Copyright **`(c)`** 2023 Giovanni Squillero `<giovanni.squillero@polito.it>`  
[`https://github.com/squillero/computational-intelligence`](https://github.com/squillero/computational-intelligence)  
Free for personal or classroom use; see [`LICENSE.md`](https://github.com/squillero/computational-intelligence/blob/master/LICENSE.md) for details.  

# LAB10

Use reinforcement learning to devise a tic-tac-toe player.

### Deadlines:

* Submission: [Dies Natalis Solis Invicti](https://en.wikipedia.org/wiki/Sol_Invictus)
* Reviews: [Befana](https://en.wikipedia.org/wiki/Befana)

Notes:

* Reviews will be assigned  on Monday, December 4
* You need to commit in order to be selected as a reviewer (ie. better to commit an empty work than not to commit)

In [2]:
import numpy as np
import itertools
from tqdm import tqdm
import random

# Tic Tac Toe Implementation

In [3]:
class TicTacToe:
    def __init__(self):
        self._board = np.array([[0, 0, 0], [0, 0, 0], [0, 0, 0]])

    def reset(self):
        self._board = np.array([[0, 0, 0], [0, 0, 0], [0, 0, 0]])

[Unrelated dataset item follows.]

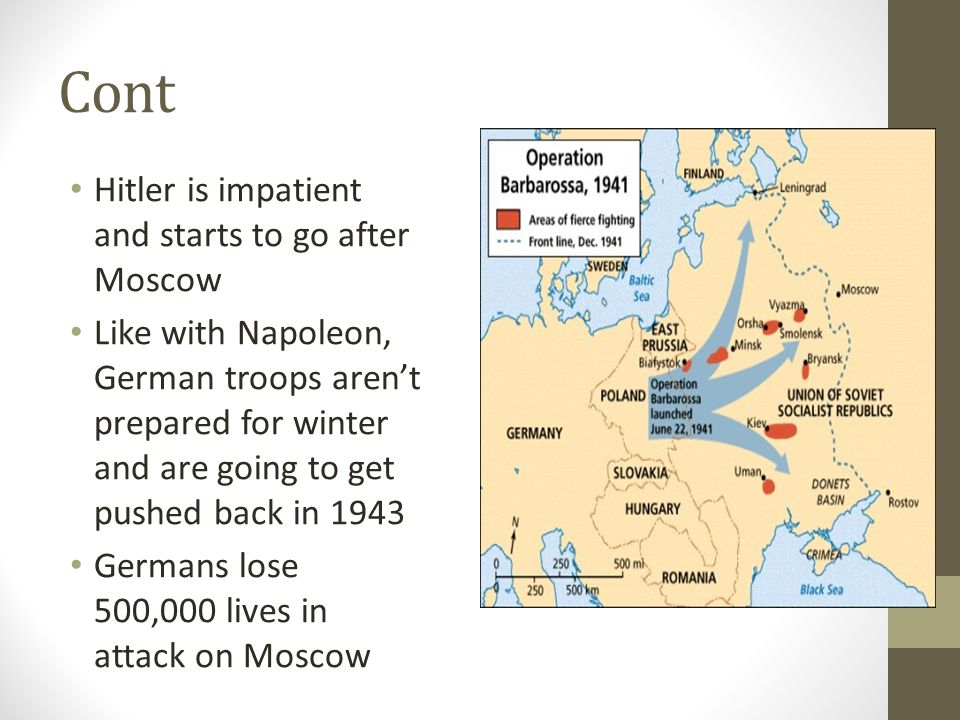 Cont Hitler is impatient and starts to go after Moscow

    def add_x(self, pos: tuple[int]):
        assert self._board[pos[0]][pos[1]] == 0
        self._board[pos[0]][pos[1]] = 1

    def add_o(self, pos: tuple[int]):
        assert self._board[pos[0]][pos[1]] == 0
        self._board[pos[0]][pos[1]] = -1

    def check_pos(self, player, pos):
        target = 3 if player == "X" else -3
        center = (1, 1)
        right_diag = {(0, 0), (2, 2)}
        left_diag = {(0, 2), (2, 0)}
        # checking row and column
        if self._board[pos[0], :].sum() == target or self._board[:, pos[1]].sum() == target:
            return True
        # check right_diag
        if pos in right_diag or pos == center:
            if sum([self._board[dx, dy] for dx, dy in [(0,0), (1, 1), (2, 2)]]) == target:
                return True
        # check left_diag
        if pos in right_diag or pos == center:
            if sum([self._board[dx, dy] for dx, dy in [(0,2), (1, 1), (2, 0)]]) == target:
                return True
        return False

    def check(self):
        rows = self._board.sum(axis = 0)
        cols = self._board.sum(axis = 1)
        if(np.any((rows == 3)) or  np.any((cols == 3))
                or sum([self._board[dx, dy] for dx, dy in [(0,0), (1, 1), (2, 2)]]) == 3
                or sum([self._board[dx, dy] for dx, dy in [(0,2), (1, 1), (2, 0)]]) == 3):
            return 1
        if(np.any((rows == -3)) or  np.any((cols == -3))
                or sum([self._board[dx, dy] for dx, dy in [(0,0), (1, 1), (2, 2)]]) == -3
                or sum([self._board[dx, dy] for dx, dy in [(0,2), (1, 1), (2, 0)]]) == -3):
            return -1
        return 0

    def copy(self):
        bd_copy = self._board.copy()
        new_game = TicTacToe()
        new_game._board = bd_copy
        return new_game

    def next_moves(self):
        return [(i, j) for j in range(3) for i in range(3) if self._board[i, j] == 0]

    def __str__(self):
        mapping = {0: "_", 1: "X", -1: "O"}
        pretty = [[0, 0, 0], [0, 0, 0], [0, 0, 0]]
        for i in range(3):
            for j in range(3):
                pretty[i][j] = mapping[self._board[i, j]]
        return "\n".join(["|".join(el) for el in pretty])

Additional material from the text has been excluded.